Kami Putra dan Putri Indonesia Mengaku Bertumpah Darah yang Satu, Tanah Air Indonesia.
Kami Putra dan Putri Mengaku Mengaku Berbangsa yang Satu, Bangsa Indonesia.
Kami Putra dan Putri Indonesia Menjunjung bahasa Persatuan, Bahasa Indonesia.
Bergelegar teriakan Ikrar ini pada 28 Oktober 1928 oleh pemuda - pemudi Nusantara yang kemudian menyatukan segala pemikiran dan gagasan yang akhirnya dikenal sebagai Sumpah Pemuda. Gerakan konsolidasi maha akbar dalam menggalang kekuatan massa menuju kemerdekaan negara yang kini kita kenal dengan nama Indonesia.
Negara yang diperjuangkan oleh para pendahulu kita ini adalah negeri yang didalamnya terbentang pulau - pulau nan indah, negeri yang memiliki beraneka ragam Suku, Budaya dan Bahasa. Ada yang menyebutnya sebagai penggalan surga yang di turunkan tuhan ke bumi. Indonesia yang disatukan kala itu kini laksana miniatur dunia yang didalamnya terdapat berbagai macam ciri fisik manusia. Berkulit Putih Bersih dan Berambut Lurus, Berkulit Kuning Langsat, bermata minimalis dan berambut lurus, Berkulit Sawo Matang Berambut Keriting, Hingga Berkulit Cokelat Gelap dan Berambut Ikal.
Di atas adalah keanekaragaman Indonesia yang mungkin jika kita narasikan dengan satu persatu akan membuat iri negara - negara lain yang tak seistimewa kita. Dengan jutaan perbedaan ini, kita disatukan dalam satu semboyan yang dicengkram dengan erat oleh kedua Paruh Garuda (Simbol Negara Kita) itulah "Bhineka Tunggal Ika" agar tidak ada lagi rasisme, penghinaan fisik dan menjunjung norma - norma yang berlaku dalam kehidupan bernegara kita.
Namun, upaya penanaman nila - nilai pancasila ini tampak kian hari kian meluntur dari tubuh penghuni negara yang dengan bebas mengantongi kartu tanda penduduk sebagai WNI tanpa diuji kelayakannya sebagai warga negara.

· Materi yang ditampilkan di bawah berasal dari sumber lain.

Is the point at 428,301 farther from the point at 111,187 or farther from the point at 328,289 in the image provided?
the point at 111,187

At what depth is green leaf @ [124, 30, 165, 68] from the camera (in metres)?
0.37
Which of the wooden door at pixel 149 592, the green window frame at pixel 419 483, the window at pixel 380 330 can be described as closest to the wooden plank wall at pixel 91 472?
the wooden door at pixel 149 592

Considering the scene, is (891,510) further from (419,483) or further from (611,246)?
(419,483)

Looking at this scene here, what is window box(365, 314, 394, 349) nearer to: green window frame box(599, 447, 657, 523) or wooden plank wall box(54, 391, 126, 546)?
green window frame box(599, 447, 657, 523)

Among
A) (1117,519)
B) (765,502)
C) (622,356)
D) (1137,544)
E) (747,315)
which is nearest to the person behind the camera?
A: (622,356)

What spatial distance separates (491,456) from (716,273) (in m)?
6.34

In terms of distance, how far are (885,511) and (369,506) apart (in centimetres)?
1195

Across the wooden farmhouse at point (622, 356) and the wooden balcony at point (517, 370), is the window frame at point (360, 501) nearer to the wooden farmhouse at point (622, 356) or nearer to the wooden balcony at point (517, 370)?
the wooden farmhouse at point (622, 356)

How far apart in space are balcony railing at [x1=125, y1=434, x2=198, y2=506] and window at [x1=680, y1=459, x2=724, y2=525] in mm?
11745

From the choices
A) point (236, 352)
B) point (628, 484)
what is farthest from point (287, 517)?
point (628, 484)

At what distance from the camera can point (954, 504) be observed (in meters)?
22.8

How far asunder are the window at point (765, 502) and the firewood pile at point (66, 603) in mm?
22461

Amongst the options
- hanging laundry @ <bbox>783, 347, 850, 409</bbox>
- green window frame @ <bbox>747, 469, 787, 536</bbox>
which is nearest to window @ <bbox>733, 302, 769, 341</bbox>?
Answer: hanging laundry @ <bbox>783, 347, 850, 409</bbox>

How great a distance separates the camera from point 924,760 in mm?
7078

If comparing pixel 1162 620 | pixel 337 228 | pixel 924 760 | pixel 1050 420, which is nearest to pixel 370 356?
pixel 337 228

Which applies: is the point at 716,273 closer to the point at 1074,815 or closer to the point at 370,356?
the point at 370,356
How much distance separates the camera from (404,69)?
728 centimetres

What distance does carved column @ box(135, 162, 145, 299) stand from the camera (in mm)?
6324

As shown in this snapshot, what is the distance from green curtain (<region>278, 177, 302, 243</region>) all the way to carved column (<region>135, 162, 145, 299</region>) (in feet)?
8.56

Pada Babak Pengisian Turnamen Nasional Soeratin Cup U17 yang digelar oleh PSSI telah menyisakan duka mendalam bagi putra - putra Nusa Tenggara Timur yang diwakili Oleh Klub Persap Alor. Begitu jelas meninggalkan sebuah nestapa sebagai tamu yang berbeda secara fisik dari atas tribun penonton cacian dan penghinaan fisik (Hitam dan Kriting) mengalir laksana hujan panah api yang menikam hati putra putri tanah air yang datang untuk mengikuti hajatan.
"Raimu Cok, Jancok, Raimu Ireng". Demikian hujatan itu kembali terlontar melalui tribun barat Stadion Brantas Kota Batu. Pertandingan tim NTT yang diwakili oleh Persap Alor dan Jawa Timur yang diwakili oleh Blitar. Mungkin secara objektif teriakan itu bukanlah suatu permasalahan serius hingga aparat keamanan yang turun melakukan pengamanan tidak terlalu merespon. Namun sebagai anak bangsa yang diajarkan dengan bekal ilmu bernegara, tentu ini adalah fenomena yang sangat disayangkan.
Perlu diketahui dan perlu diingat bahwa gemuruh konflik yang terjadi di Papua berawal dari sifat dan ujaran rasisme yang terjadi di Surabaya Jawa Timur hingga menjadi polemik berkepanjangan dan membut berbagai program pembangunan di negara ini sempat mandek. Apakah KONI, PSSI dan Pemprov Jatim sudah lupa akan hal ini?
Jika sudah lupa mari kita ingat bersama. Teruntuk PSSI dan KONI, mereka yang beberapa waktu lalu hadir dan diperlakukan layaknya orang - orang tak bernegara dan bukan saudara sebangsa itu adalah orang - orang yang pembangunan dan pengembangan SDM serta Infrastrukturnya tidak terlalu diperhatikan seperti masyarakat Papua.
Mereka yang hadir memenuhi undangan anda adalah mereka yang harus berjuang seirit mungkin dengan Dana KONI Kabupaten sejumlah 1M per-tahun untuk 17 Cabang Olahraga di Kabupatennya hingga harus mengabaikan kebutuhan atlit di cabang olahraga lain (Itu Demi menghormati Undanganmu).